Текущая страница: 33 (всего у книги 37 страниц)
– Ну, красивая женщина разве не должна вызывать вожделение у мужчин?
– Земная женщина, но не богиня. И в-третьих, даже сама красота его модели-натурщицы святотатственна. Она оскорбительна для эллинских женщин!
– И чем же она для них оскорбительна?
– Слишком длиннонога, слишком полногруда, слишком крутобёдра – в общем, слишком красива. И при этом она какая-то – ну, слишком живая, что ли? Так нельзя! По сравнению с ней священный эллинский канон выглядит каким-то бесформенным…
– Ну так тебе-то что до того? Ты и сама не вполне канонична и как-то, я бы сказал, не проигрываешь от этого…
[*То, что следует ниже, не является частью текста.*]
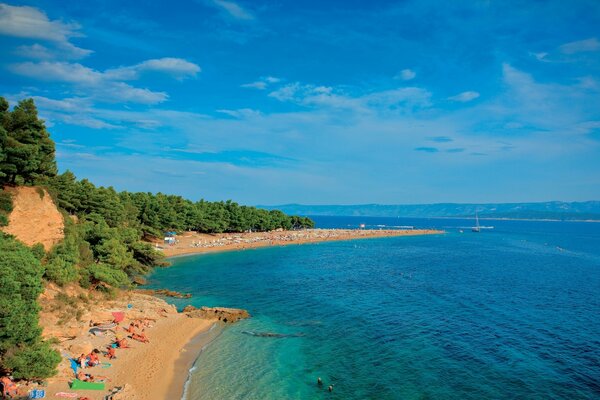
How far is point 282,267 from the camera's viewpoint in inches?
2891

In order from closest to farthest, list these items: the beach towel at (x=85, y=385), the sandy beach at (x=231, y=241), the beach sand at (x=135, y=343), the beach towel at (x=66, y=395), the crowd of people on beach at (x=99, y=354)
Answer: the crowd of people on beach at (x=99, y=354) → the beach towel at (x=66, y=395) → the beach towel at (x=85, y=385) → the beach sand at (x=135, y=343) → the sandy beach at (x=231, y=241)

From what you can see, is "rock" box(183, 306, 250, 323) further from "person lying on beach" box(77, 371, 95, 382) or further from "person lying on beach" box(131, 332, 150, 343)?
"person lying on beach" box(77, 371, 95, 382)

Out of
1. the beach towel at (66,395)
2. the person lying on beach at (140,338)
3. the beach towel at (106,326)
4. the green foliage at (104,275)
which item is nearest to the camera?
the beach towel at (66,395)

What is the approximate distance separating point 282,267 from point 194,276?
1787 centimetres

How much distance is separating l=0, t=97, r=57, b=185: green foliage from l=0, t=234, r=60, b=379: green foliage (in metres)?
14.8

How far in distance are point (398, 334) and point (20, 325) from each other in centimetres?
2841

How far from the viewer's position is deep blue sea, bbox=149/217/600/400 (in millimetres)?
24891

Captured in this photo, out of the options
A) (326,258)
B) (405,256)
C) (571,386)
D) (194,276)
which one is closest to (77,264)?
(194,276)

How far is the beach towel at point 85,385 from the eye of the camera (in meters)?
21.3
– Верно, но мне это можно – я ведь земная женщина, а не богиня, – гетера явно набивалась на комплимент по поводу своей «сверхбожественной» внешности.
– Тогда что именно тебя оскорбляет в этой работе Леонтиска?
– Но я ведь не о себе говорю, а вообще…
– А «вообще» красивых эллинок статуя красавицы оскорблять не должна, а некрасивым никто не виноват в том, что они уродились такими, а не лучшими. Я же считаю, что хорошая женская скульптура должна формировать у мужчин хороший вкус к женской красоте, и если эта последняя работа Леонтиска хотя бы вполовину такова, как ты мне описала – она должна мне понравиться.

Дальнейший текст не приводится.